(Dataset rows)
__________________________________________________

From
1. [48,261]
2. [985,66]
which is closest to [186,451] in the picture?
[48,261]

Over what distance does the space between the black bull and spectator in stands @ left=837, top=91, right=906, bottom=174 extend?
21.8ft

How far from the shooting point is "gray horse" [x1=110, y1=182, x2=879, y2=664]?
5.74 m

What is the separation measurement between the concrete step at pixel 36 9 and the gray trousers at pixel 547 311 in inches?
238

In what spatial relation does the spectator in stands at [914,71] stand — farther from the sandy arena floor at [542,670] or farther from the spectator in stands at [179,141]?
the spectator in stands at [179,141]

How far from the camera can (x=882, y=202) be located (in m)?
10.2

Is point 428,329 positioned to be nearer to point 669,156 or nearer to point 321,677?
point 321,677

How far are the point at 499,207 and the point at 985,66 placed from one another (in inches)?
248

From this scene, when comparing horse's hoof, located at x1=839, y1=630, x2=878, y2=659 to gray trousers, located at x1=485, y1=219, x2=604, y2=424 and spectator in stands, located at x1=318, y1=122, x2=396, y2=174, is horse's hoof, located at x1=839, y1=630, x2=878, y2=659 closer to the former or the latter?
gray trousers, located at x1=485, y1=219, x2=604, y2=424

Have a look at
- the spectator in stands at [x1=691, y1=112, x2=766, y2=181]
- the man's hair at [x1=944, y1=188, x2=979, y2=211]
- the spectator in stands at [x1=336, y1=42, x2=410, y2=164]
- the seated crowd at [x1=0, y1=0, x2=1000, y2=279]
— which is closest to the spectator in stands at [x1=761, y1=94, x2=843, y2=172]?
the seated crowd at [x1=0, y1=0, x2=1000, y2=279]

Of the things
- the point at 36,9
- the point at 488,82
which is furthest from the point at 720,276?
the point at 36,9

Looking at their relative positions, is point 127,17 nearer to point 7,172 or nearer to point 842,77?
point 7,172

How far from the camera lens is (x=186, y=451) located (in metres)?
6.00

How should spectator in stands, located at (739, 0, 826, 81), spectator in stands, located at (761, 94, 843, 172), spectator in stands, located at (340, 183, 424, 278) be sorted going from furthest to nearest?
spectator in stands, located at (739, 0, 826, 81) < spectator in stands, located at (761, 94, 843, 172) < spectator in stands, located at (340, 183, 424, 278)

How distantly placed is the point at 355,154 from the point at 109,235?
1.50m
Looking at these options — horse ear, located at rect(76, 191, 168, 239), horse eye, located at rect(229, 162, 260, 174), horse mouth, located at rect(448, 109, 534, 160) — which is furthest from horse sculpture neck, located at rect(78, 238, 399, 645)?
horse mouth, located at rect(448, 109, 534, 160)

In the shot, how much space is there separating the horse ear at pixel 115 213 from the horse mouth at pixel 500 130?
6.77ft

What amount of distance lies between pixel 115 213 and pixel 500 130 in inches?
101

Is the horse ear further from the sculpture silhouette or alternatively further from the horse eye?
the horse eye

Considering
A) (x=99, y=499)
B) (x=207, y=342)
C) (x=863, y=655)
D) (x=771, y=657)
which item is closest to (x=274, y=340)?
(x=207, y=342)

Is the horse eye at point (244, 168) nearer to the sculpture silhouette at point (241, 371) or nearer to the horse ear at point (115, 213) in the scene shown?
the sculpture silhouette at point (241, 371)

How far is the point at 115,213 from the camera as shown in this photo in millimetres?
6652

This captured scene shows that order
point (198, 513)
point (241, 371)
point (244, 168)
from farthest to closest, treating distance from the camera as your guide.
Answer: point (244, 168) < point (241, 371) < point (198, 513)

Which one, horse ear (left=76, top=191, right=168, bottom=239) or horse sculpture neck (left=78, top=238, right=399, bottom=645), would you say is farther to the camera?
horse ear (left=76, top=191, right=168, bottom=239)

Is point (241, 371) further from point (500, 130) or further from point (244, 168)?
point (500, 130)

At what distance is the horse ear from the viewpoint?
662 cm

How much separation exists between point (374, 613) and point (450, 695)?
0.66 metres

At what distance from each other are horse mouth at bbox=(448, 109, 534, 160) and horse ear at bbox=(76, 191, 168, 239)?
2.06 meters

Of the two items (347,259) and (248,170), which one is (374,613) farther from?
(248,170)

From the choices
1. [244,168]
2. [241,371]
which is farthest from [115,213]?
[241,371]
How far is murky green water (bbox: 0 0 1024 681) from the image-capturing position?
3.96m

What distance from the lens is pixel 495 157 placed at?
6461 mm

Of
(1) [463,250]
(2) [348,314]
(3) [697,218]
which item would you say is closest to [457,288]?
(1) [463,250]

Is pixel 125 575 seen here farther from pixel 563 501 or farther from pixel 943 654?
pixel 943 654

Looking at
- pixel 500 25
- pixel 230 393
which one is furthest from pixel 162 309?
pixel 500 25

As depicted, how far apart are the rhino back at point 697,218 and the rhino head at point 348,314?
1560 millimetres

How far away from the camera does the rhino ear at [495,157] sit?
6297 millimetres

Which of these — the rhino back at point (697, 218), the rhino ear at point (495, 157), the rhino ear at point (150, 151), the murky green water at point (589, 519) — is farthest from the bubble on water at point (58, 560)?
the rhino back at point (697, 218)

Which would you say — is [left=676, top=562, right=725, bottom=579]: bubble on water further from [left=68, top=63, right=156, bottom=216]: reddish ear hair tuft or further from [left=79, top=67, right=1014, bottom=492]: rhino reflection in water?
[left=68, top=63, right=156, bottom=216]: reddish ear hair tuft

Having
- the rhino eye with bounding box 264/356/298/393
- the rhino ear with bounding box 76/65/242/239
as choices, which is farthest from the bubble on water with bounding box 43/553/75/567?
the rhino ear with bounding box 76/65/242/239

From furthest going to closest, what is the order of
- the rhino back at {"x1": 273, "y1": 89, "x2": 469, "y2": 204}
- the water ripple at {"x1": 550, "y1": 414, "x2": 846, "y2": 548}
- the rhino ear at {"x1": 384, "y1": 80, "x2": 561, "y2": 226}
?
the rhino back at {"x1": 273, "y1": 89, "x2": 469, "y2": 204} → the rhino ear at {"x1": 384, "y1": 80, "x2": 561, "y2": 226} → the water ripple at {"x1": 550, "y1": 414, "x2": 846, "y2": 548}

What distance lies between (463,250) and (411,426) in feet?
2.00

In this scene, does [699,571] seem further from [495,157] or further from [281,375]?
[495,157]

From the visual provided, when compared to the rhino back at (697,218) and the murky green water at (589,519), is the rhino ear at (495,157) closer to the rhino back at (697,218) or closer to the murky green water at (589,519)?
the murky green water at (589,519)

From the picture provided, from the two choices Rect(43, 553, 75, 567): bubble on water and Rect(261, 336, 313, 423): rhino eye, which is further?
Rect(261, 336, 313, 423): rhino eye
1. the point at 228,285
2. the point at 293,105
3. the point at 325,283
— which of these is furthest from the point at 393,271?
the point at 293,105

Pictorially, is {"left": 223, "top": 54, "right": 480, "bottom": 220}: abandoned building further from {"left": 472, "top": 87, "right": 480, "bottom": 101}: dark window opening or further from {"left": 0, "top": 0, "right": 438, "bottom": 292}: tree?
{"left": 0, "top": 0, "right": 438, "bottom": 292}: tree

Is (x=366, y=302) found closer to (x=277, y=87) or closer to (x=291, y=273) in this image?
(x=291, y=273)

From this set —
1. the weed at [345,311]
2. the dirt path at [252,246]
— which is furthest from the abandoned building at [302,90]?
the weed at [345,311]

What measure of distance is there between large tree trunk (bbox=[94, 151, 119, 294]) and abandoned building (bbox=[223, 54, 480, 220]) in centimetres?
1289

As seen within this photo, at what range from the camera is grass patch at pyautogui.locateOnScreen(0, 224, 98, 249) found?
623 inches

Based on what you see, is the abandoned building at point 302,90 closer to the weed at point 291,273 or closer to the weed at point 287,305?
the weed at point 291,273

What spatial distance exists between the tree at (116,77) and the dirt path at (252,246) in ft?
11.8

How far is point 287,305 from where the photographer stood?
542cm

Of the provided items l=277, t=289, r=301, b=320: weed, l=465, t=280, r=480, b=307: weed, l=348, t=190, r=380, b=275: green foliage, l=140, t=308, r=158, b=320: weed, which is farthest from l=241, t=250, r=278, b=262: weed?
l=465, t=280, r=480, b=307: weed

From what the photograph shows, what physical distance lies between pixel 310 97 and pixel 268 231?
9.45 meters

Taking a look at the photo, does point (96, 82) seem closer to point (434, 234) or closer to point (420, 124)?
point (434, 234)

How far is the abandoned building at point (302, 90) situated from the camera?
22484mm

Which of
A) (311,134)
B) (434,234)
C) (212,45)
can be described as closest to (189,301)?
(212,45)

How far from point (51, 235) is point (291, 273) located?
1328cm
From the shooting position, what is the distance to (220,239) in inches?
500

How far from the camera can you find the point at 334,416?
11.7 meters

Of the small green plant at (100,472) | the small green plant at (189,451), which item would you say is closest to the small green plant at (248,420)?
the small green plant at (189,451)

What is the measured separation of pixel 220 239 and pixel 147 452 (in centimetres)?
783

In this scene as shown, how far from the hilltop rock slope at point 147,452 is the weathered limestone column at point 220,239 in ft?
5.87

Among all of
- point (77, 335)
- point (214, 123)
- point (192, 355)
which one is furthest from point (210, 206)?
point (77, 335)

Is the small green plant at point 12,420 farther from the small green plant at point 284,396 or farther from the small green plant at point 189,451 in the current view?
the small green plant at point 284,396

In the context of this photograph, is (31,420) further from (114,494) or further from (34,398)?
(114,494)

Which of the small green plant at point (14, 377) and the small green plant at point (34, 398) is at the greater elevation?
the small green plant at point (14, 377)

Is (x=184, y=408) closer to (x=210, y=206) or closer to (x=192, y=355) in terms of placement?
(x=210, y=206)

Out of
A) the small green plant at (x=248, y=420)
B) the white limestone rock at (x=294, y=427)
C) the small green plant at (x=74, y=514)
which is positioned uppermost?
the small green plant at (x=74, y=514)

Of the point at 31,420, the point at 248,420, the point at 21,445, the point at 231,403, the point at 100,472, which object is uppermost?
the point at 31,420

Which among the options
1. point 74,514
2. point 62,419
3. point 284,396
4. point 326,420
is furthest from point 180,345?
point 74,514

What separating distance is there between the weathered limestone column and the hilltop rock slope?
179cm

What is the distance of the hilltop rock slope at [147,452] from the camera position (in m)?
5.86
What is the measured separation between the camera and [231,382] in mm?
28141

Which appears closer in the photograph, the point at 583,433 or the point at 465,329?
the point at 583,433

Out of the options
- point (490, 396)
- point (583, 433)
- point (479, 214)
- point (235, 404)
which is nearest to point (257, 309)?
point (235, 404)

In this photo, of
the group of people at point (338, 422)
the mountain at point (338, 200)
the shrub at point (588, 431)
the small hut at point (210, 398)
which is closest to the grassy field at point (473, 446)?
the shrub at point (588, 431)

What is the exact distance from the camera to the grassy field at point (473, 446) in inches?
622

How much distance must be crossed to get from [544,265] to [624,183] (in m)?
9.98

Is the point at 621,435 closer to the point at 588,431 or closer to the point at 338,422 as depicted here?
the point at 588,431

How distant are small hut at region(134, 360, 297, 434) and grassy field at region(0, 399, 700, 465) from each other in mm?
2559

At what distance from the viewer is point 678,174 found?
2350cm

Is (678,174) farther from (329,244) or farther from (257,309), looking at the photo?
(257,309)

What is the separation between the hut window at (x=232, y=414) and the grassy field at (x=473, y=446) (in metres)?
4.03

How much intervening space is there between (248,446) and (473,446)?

__________________________________________________

Please convert everything from the line containing "What is the separation between" down to the end of the records above into a JSON list of strings, one string per line, with blank lines left out.

[
  "What is the separation between the hut window at (x=232, y=414) and the grassy field at (x=473, y=446) (in metres)?",
  "4.03",
  "How much intervening space is there between (248,446) and (473,446)?"
]